Prepared by L.A. McCarron-McGuireNovember 1990File 903304
Institute of Chartered Accountants of B.C.Revenue Canada Liaison Committee MeetingDecember 1990Question 30
QUESTION
A CCPC derives its income from renting depreciable property and leasehold improvements (at a profit) to a related partnership. In addition, it holds the lease on the office space in which the partnership carries on its business.
For purposes of determining whether the CCPC meets the definition of a Small Business Corporation, does the existence of the operating lease for the office space represent an asset for determining whether 90% or more of the fair market value of the assets are used primarily in an active business?

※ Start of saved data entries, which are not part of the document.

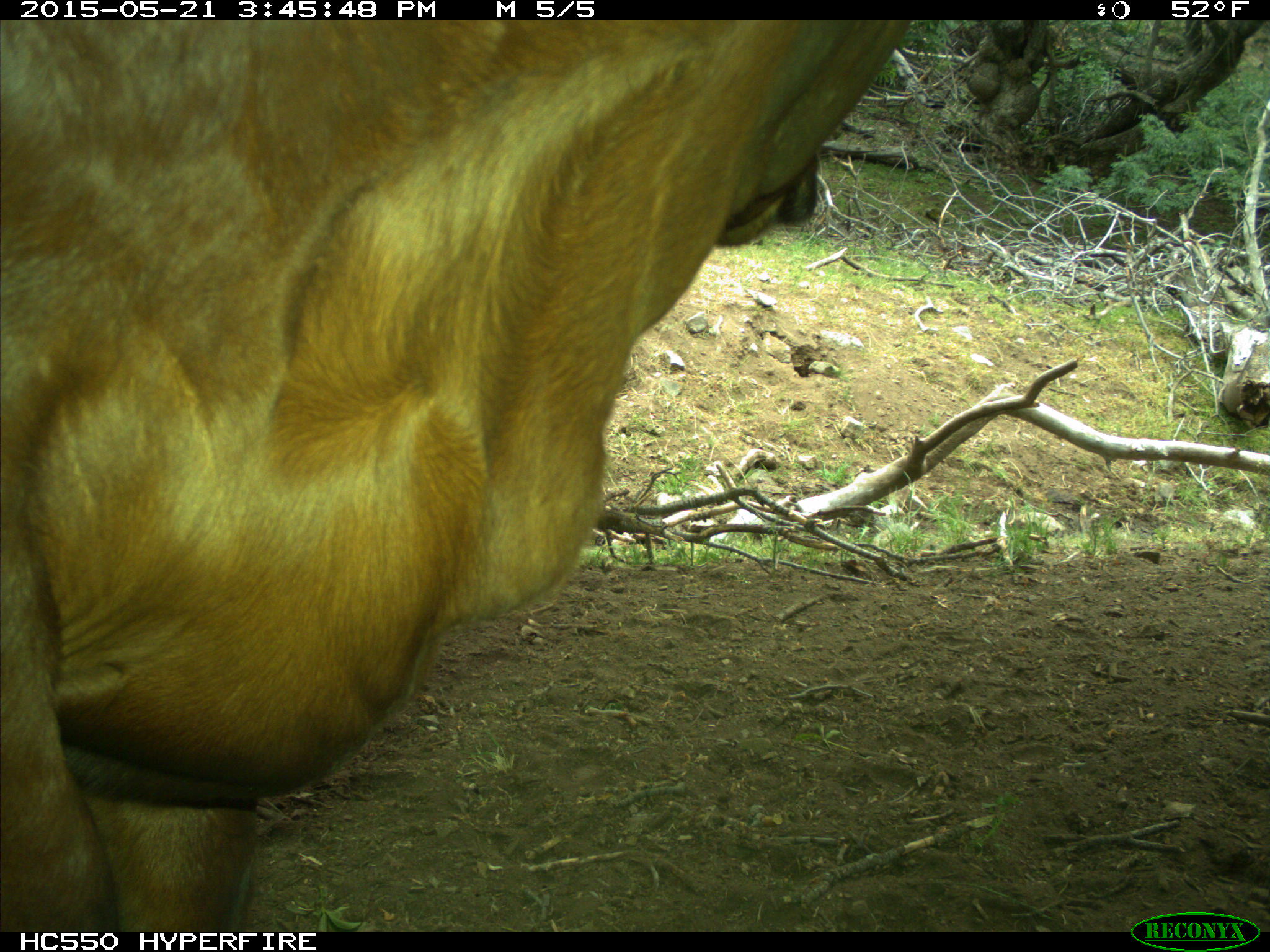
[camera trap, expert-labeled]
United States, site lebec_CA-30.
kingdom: Animalia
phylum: Chordata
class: Mammalia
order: Artiodactyla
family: Bovidae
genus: Bos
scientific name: Bos taurus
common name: domestic cow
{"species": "Bos taurus (domestic cow)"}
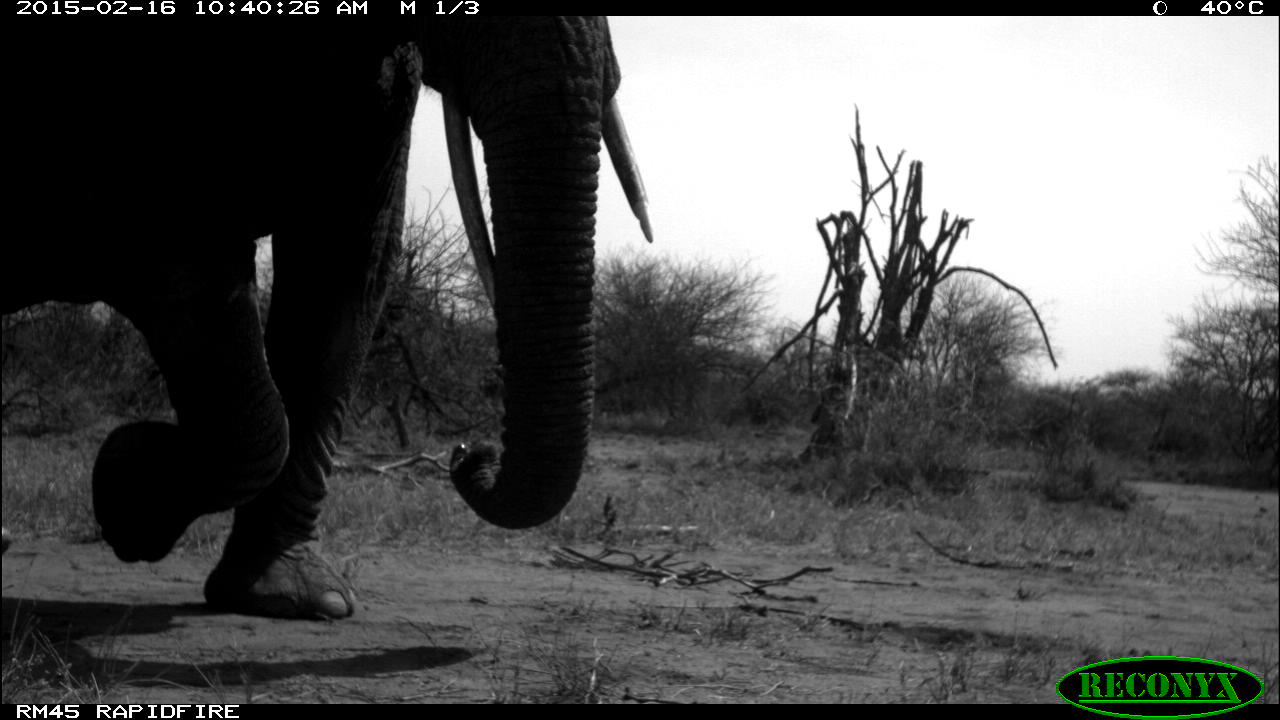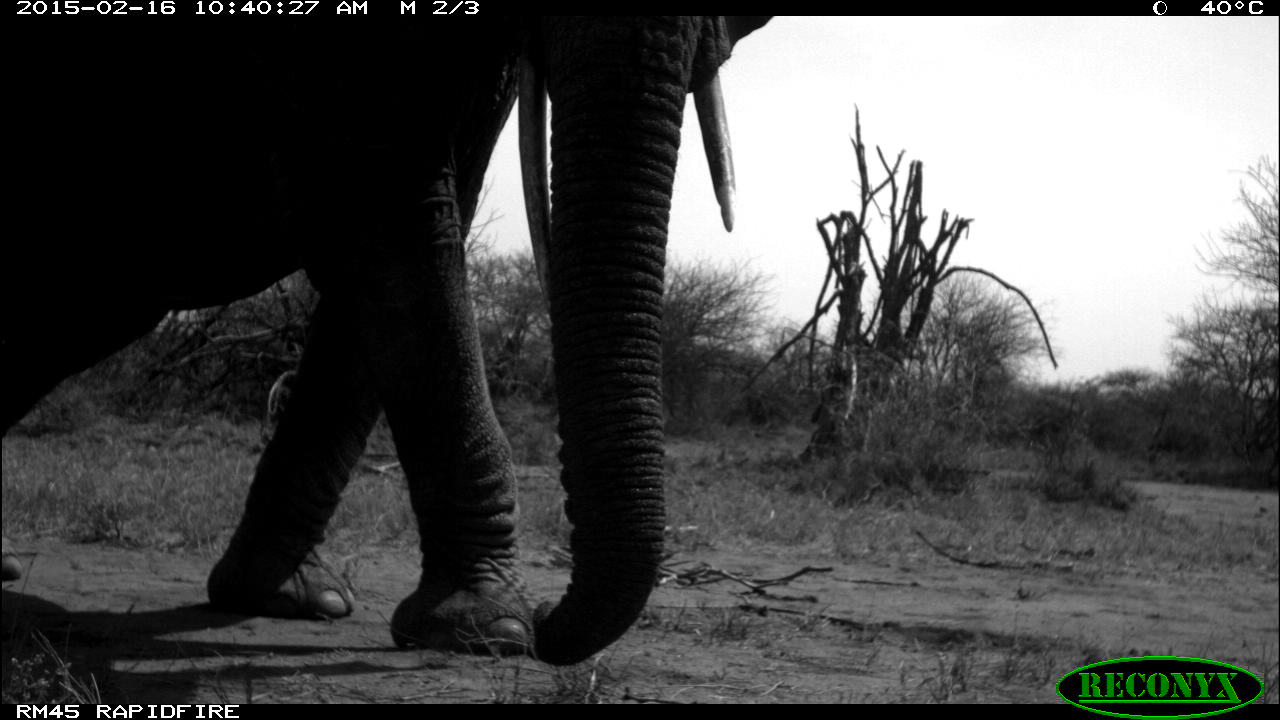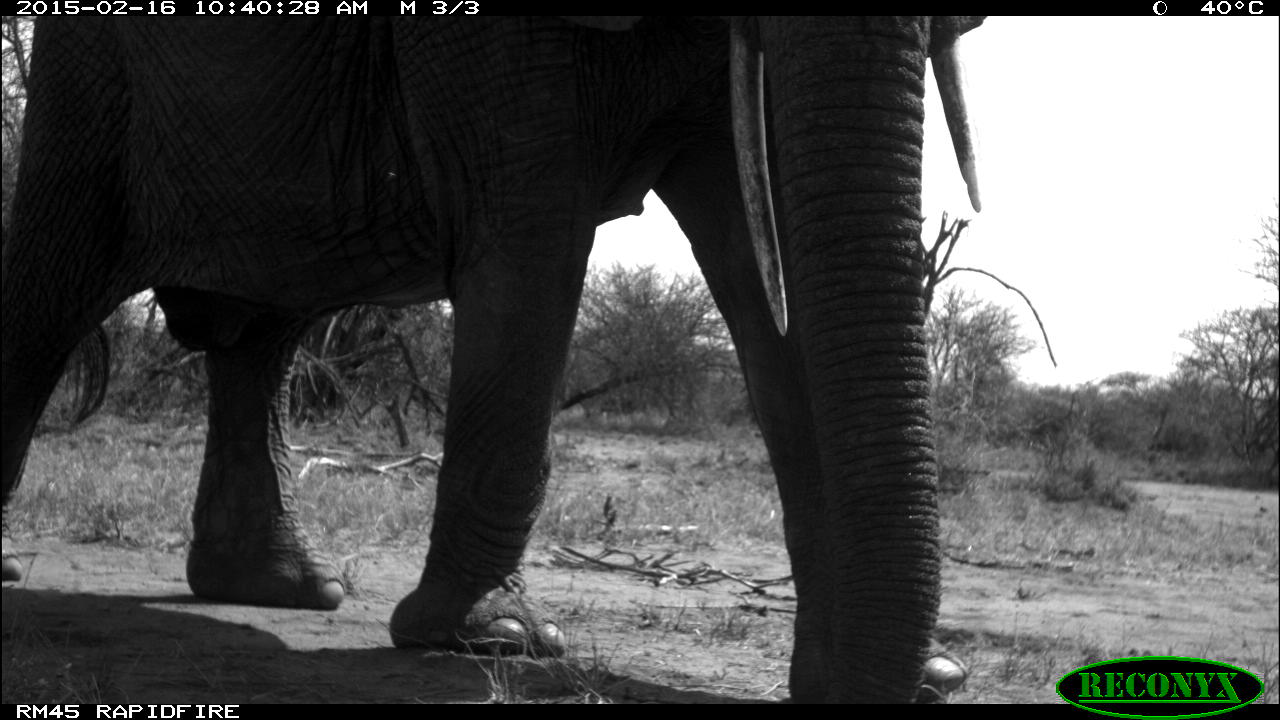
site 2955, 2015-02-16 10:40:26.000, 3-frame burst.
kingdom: Animalia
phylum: Chordata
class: Mammalia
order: Proboscidea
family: Elephantidae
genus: Loxodonta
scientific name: Loxodonta africana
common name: african bush elephant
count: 2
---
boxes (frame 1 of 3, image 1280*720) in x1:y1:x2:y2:
loxodonta africana: 2:16:653:617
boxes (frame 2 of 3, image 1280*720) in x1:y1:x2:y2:
loxodonta africana: 2:16:778:667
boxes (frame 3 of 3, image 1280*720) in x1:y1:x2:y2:
loxodonta africana: 1:15:985:703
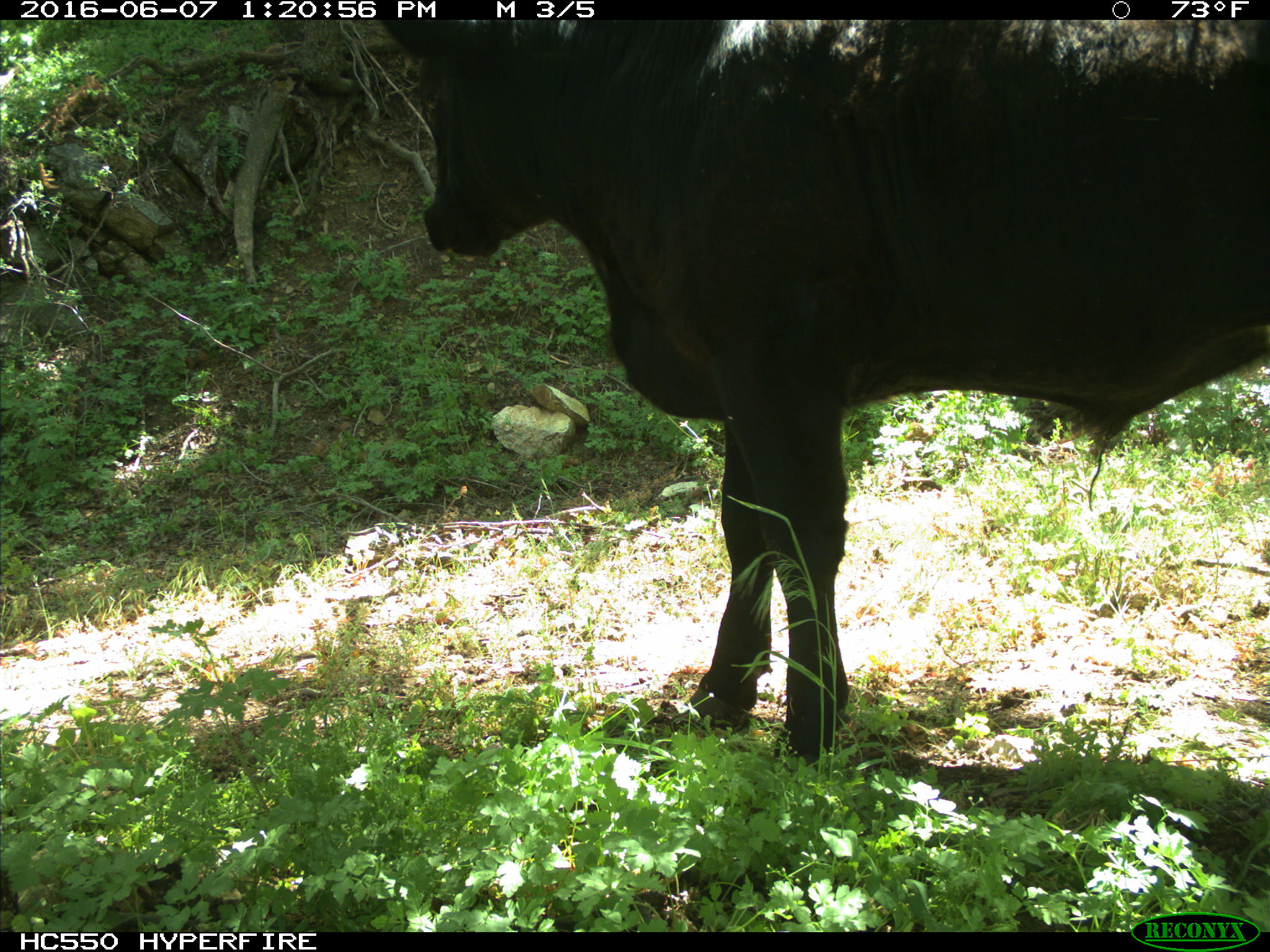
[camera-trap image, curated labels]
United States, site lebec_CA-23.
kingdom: Animalia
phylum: Chordata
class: Mammalia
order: Artiodactyla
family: Bovidae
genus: Bos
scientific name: Bos taurus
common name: domestic cow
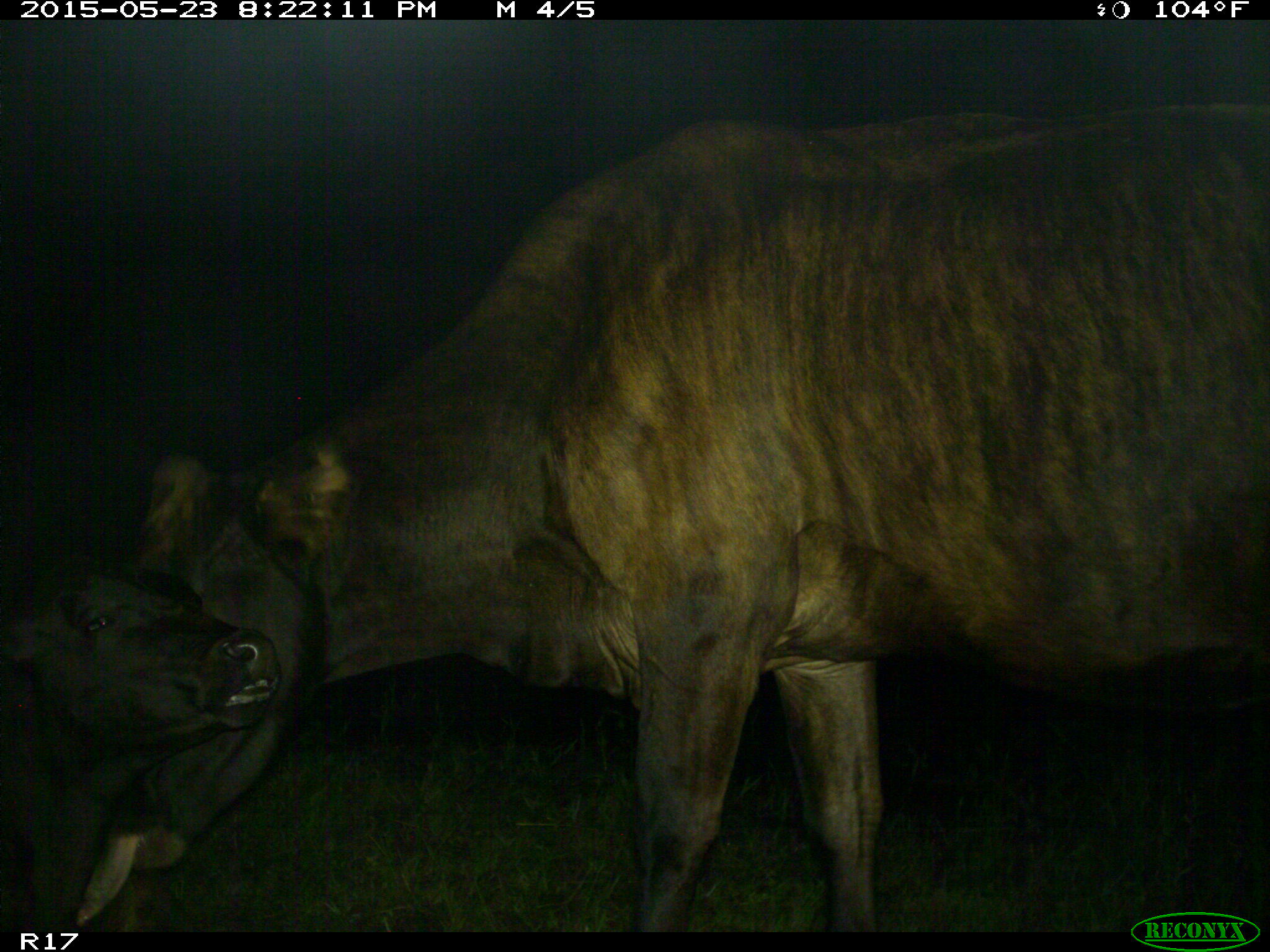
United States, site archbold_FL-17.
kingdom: Animalia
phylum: Chordata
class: Mammalia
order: Artiodactyla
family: Bovidae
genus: Bos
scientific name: Bos taurus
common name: domestic cow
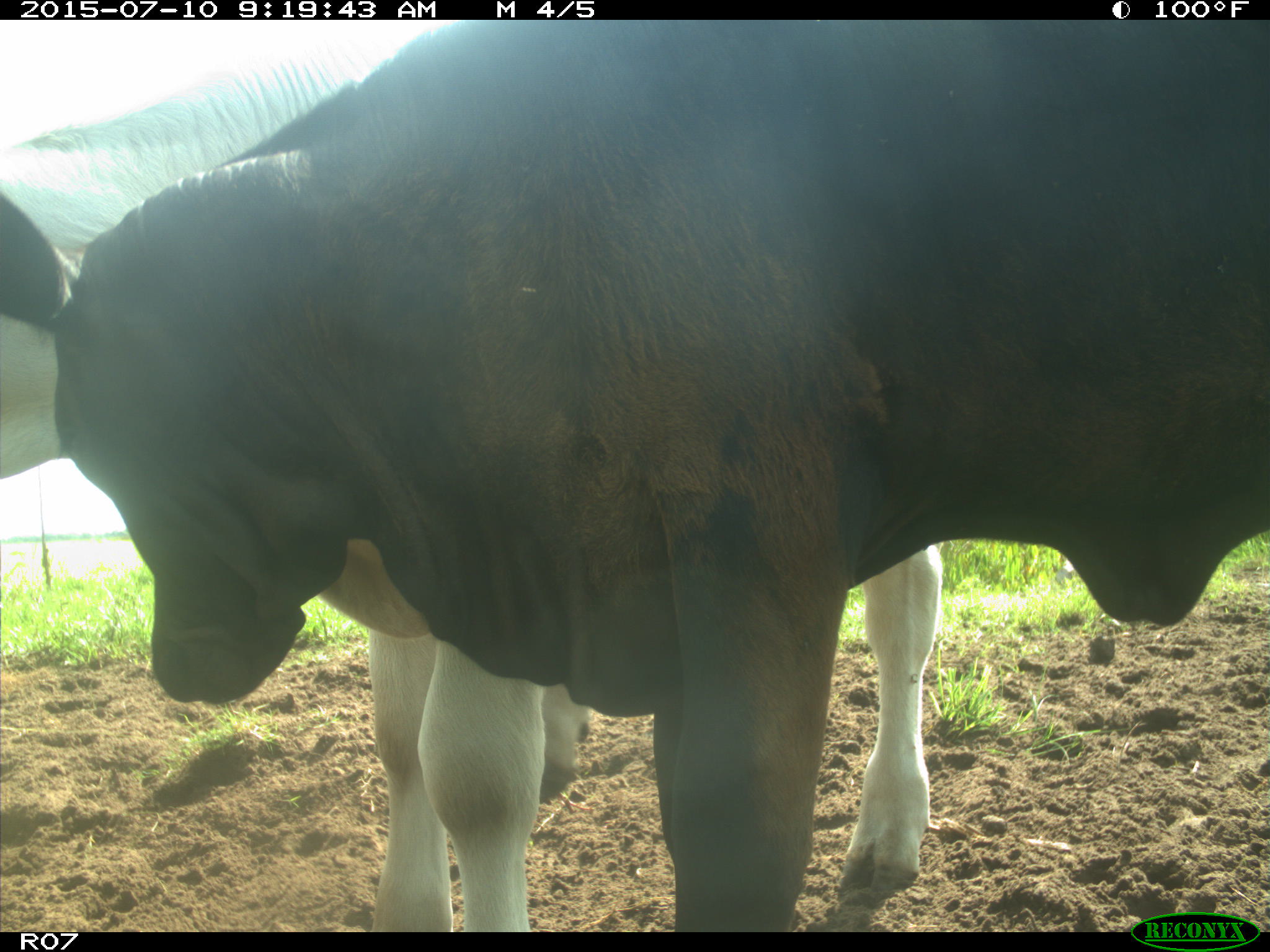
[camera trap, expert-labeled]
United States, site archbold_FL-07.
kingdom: Animalia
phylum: Chordata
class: Mammalia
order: Artiodactyla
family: Bovidae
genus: Bos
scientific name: Bos taurus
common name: domestic cow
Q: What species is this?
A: Bos taurus (domestic cow).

In addition, does the rental of the leasehold improvements relating to the office space represent income from real property (i.e. "a specified investment business"), or does it represent active business income?
RESPONSE
It is our view that an operating lease for office space represents an asset for purposes of determining whether a corporation is a "small business corporation" as defined in subsection 248(1). The determination of the fair market value, if any, of such a lease will depend on a number of factors, such as the terms of the lease and market rental for similar space. Whether or not the lease is used in an active business carried on by the corporation will depend on whether the corporation carries on a business, and, if so, whether it carries on an active business or a "specified investment business" as defined in paragraph 125(7)(e).
If leasehold improvements form part of the leasehold interest, we are of the view that the leasehold improvements would be real property for purposes of the Act by virtue of subsection 248(4) of the Act. However, when leasehold improvements do not form part of the leasehold interest, it is a question of fact whether they represent real property. This question of fact is to be determined based on a review of all of the circumstances of the situation, including the nature of the leasehold improvements, the relevant provincial landlord and tenant legislation, and the terms of the lease itself. If it is determined that the business carried on by the corporation is not the business of leasing property other than real property, the income from the rental of the leasehold improvements would be income from a "specified investment business" unless the requirements of subparagraph (i) or (ii) of the definition of "specified investment business" were satisfied.